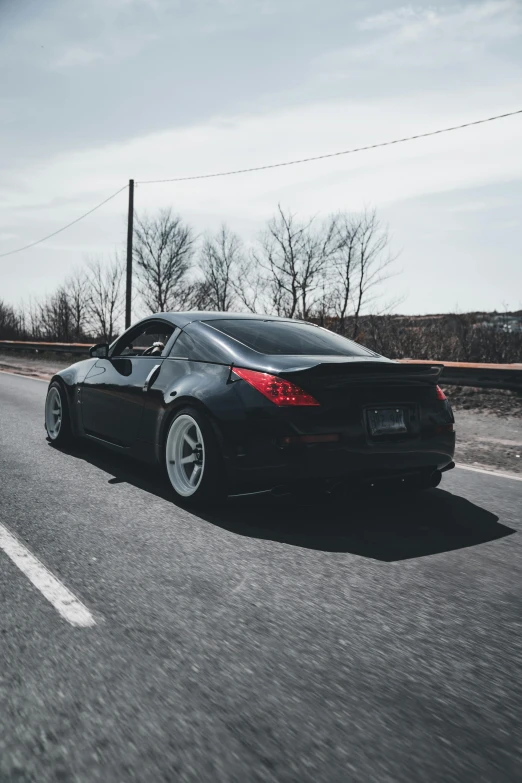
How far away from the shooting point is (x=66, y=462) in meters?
6.08

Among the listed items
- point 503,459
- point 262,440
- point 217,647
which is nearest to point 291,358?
point 262,440

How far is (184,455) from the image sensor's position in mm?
4793

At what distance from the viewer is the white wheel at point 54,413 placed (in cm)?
678

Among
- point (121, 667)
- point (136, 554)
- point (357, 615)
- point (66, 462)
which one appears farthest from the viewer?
point (66, 462)

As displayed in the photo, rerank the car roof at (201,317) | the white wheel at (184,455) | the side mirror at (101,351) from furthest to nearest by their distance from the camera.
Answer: the side mirror at (101,351), the car roof at (201,317), the white wheel at (184,455)

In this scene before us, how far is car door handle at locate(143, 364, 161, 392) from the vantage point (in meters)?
5.20

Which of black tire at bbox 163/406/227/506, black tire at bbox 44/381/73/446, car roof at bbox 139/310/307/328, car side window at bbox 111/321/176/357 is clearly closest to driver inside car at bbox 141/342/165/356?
car side window at bbox 111/321/176/357

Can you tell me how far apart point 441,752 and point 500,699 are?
39 cm

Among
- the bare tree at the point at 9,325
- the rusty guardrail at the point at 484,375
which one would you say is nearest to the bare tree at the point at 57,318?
the bare tree at the point at 9,325

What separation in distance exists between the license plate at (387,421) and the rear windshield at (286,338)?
28.7 inches

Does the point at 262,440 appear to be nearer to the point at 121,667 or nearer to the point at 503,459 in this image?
the point at 121,667

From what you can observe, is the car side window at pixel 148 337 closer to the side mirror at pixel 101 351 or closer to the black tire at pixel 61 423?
the side mirror at pixel 101 351

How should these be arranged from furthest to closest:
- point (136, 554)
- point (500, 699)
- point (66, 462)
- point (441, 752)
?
point (66, 462) → point (136, 554) → point (500, 699) → point (441, 752)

* * *

Reproduce all of the data above word for word, leaving out the pictures.

How far away from the shooting point is (x=66, y=462) in meters?
6.08

Among the listed items
- point 503,459
- point 262,440
- point 217,647
which is nearest to point 291,358?
point 262,440

How far is (184,455) from the image sensor's position in mm?
4793

At what distance from the viewer is the white wheel at point 54,413 placed (in cm)?
678

Among
- point (121, 667)
- point (136, 554)
- point (357, 615)
- point (66, 462)
which one appears farthest from the viewer?
point (66, 462)

As displayed in the photo, rerank the car roof at (201,317) | the white wheel at (184,455) | the side mirror at (101,351) from furthest to nearest by their distance from the camera.
Answer: the side mirror at (101,351), the car roof at (201,317), the white wheel at (184,455)

In this scene before us, how far is car door handle at locate(143, 364, 161, 392) from the vantage point (in meters)?
5.20

Which of black tire at bbox 163/406/227/506, black tire at bbox 44/381/73/446, car roof at bbox 139/310/307/328, car side window at bbox 111/321/176/357 is clearly closest to driver inside car at bbox 141/342/165/356?
car side window at bbox 111/321/176/357

Can you tell me how far apart point 441,752 and point 500,699 are?
39 cm

Among
- the bare tree at the point at 9,325
- the rusty guardrail at the point at 484,375
which one would you say is nearest to the bare tree at the point at 57,318?
the bare tree at the point at 9,325

What separation in distance exists between the license plate at (387,421) and the rear windshield at (286,338)?
28.7 inches

Does the point at 262,440 appear to be nearer to the point at 121,667 or nearer to the point at 503,459 in this image?
the point at 121,667

From what you can observe, is the car side window at pixel 148 337 closer to the side mirror at pixel 101 351 or closer to the black tire at pixel 61 423?
the side mirror at pixel 101 351

How should these be arranged from furthest to closest:
- point (136, 554)
- point (500, 699)
- point (66, 462)
- point (441, 752)
?
point (66, 462) → point (136, 554) → point (500, 699) → point (441, 752)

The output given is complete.